I shrugged. “I said I’d make do. I will. I learned how ta fight a long time ago, Horns. S’the difference if you’re doin’ it with a stick or a sword?”
“One has edges.”
So did his voice. I said, “Don’t worry, Horns. I can take care of myself. I ain’t gonna give you anything to apologize to Jo about.”
“You had best not.” He whistled sharply and the dogs came to him at a run, bouncing and slobbering when they reached his side. The riders and the rooks came more slowly, apparating outta the mist already on horseback. One of ‘em carried a saddle that the boy put on my mare, and she took a bridle without complaint. No bit, though. None of the Hunt’s horses wore bits. I didn’t figure a piece of metal in their mouths was what made ‘em ride the skies anyway, so I couldn’t see that it mattered. Another of the riders had the armor Cernunnos had been talkin’ about. Chain mail, though it didn’t seem right that a god who was around before chain mail was invented oughta have any. ‘course, by that logic he shouldn’t had a rapier, either. Guess even a god followed trends.
“It’s cunningly made, but you will not want to wear it against your skin,” he said to me, so I shrugged off my plaid shirt and tugged the mail on over my white undershirt. It weighed less than I thought it would, and didn’t pinch as bad as I expected.
“What is it, mithrail?”
Cernunnos’s eyes darkened like I’d offended him. “It is the very silver that sword is made of,” he said sharply, “and there is no word to encompass that. It will protect you from a great deal, but I still would not advise taking a direct strike.”
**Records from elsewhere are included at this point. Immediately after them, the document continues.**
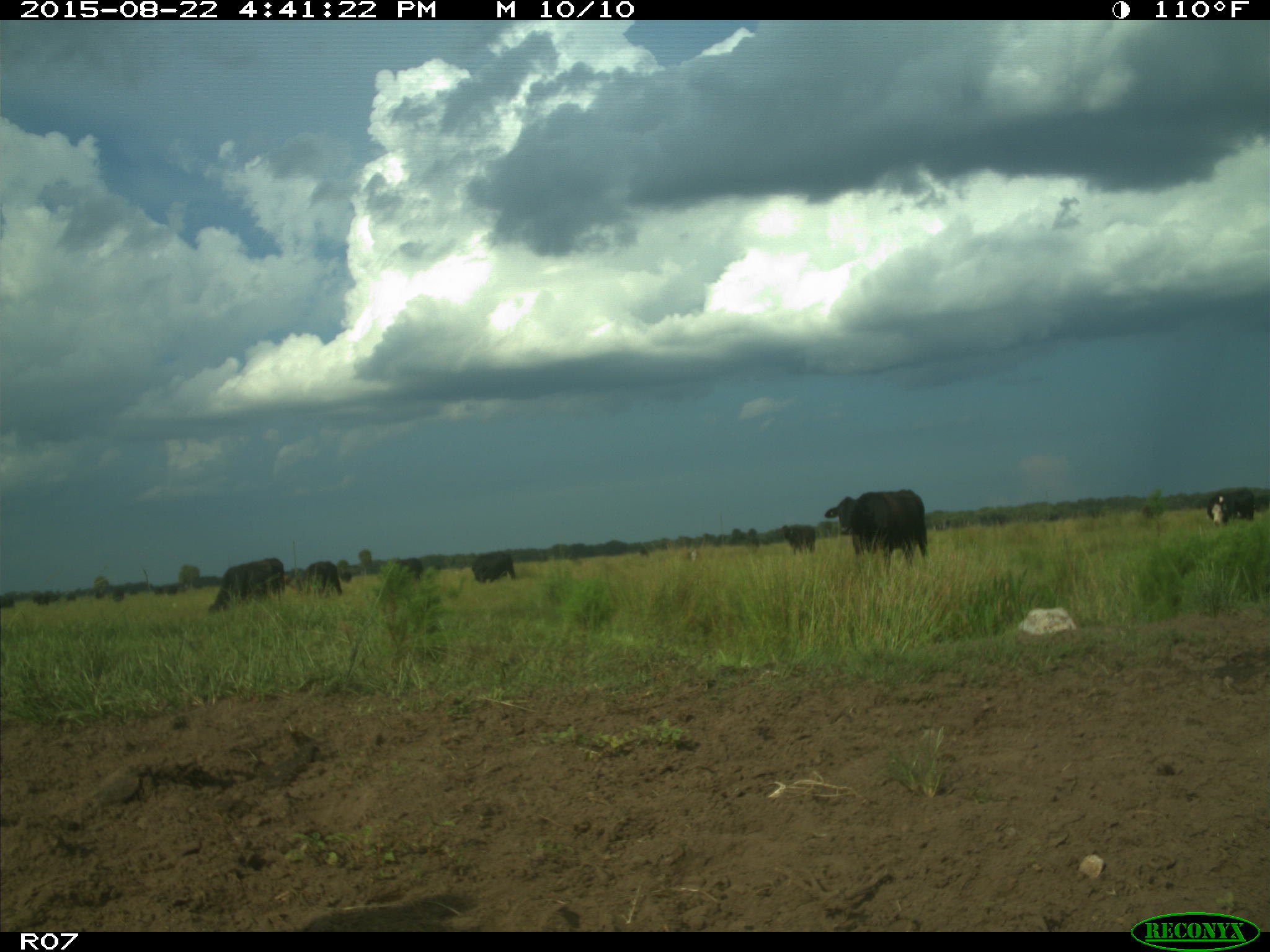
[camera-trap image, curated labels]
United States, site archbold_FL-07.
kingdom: Animalia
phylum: Chordata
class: Mammalia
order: Artiodactyla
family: Bovidae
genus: Bos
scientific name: Bos taurus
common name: domestic cow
“Buddy, I got no plans to take a direct hit.” I buttoned my shirt over the armor and clambered up on the mare. Cernunnos looked pained and Imelda blew an exasperated breath, like she thought I was making a mess of things on purpose. I grinned and patted her neck. One of the dogs howled, and half a second later we were running for the moon.
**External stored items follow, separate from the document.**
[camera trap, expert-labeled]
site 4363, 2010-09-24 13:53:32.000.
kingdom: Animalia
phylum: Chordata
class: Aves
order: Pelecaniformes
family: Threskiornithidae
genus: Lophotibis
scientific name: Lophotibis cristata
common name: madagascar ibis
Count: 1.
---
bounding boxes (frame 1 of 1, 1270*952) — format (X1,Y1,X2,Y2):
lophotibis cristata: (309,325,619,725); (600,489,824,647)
Somehow I expected to come out on the battle already met. Expected we’d arrive in the thick of it all, like heroes riding to the rescue, an army of wild men comin’ over the ridge to save the weary soldiers. I guessed I’d been watching too many old Westerns, though, ‘cause when we rode outta the sky, there was no fight going on below.
There was a big ol’ mostly-flat hilltop, though. Mountaintop, I guessed, by local standards. At my end of time, it was called Knocknaree, and its claim to fame was a stone age pile of rocks called Maeve’s Tomb that stood a good thirty feet tall. It wasn’t here yet. Lots of others were—they were gravemarkers of some kind, called cairns, and they were all over Ireland, but Maeve’s Tomb hadn’t been built yet. We’d gone a long damned way back in time if a Neolithic building wasn’t there yet, but that was about the last of my worries, ‘cause there was somebody waiting for us, and I had a job to do for her.